Let's extract all usernames from tweets and put them on a list so we can use them later

In [None]:
users_list=list()
for tweet in tweets:
    users_list+=re.findall(regex_username,tweet)


In [None]:
# create sets for users. A set will remove the duplicates
users=set(users_list)
print(len(users))

Suppose we want to remove all the usernames of our sample tweets just to anonymize

In [None]:
anonymous_tweets=list()
for tweet in tweets:
    new_tweet=regex_username.sub('',tweet).strip()
    anonymous_tweets.append(new_tweet)
print("Original:",tweets[0:10])
print('*****')
print("Anonymous",anonymous_tweets[0:10])

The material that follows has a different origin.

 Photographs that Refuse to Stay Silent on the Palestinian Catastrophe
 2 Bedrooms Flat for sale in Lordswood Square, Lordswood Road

### Challenge: Extract all topics 

In [None]:
regex_topics=re.compile(...) # fill in
topic_list=list()
for tweet in tweets:
    topic_list+=... # fill
    
# print the total number of topics (remember the duplicates)
print(..) #fill in


## Work with strings: Puntuaction and symbols

Can I have a shortcut of symbols I can start with?
Answer: yes!

In [None]:
import string
string.punctuation

We can use this list to go through our entire text and remove words in this list. Let's see how:

In [None]:
text_no_punct=[]
text='Capacity must be shown (in other work); in the law, concealment of it will do'
for letter in text:
    if letter not in string.punctuation:
        text_no_punct.append(letter)
        
''.join(text_no_punct)

### Challenge: Build anonymous tweet dataset without puntuaction

In [None]:
no_punct_tweets=list()
punct=string.punctuation
for tweet in anonymous_tweets:
    new_tweet=[]
    for letter in tweet:
        if letter not in punct:
            new_tweet.append(letter)
    no_punct_tweets.append(''.join(new_tweet))      
    
no_punct_tweets[100:150]

## Tokenization

We are interested in words and sentences. We can do this with an operation called "tokenization"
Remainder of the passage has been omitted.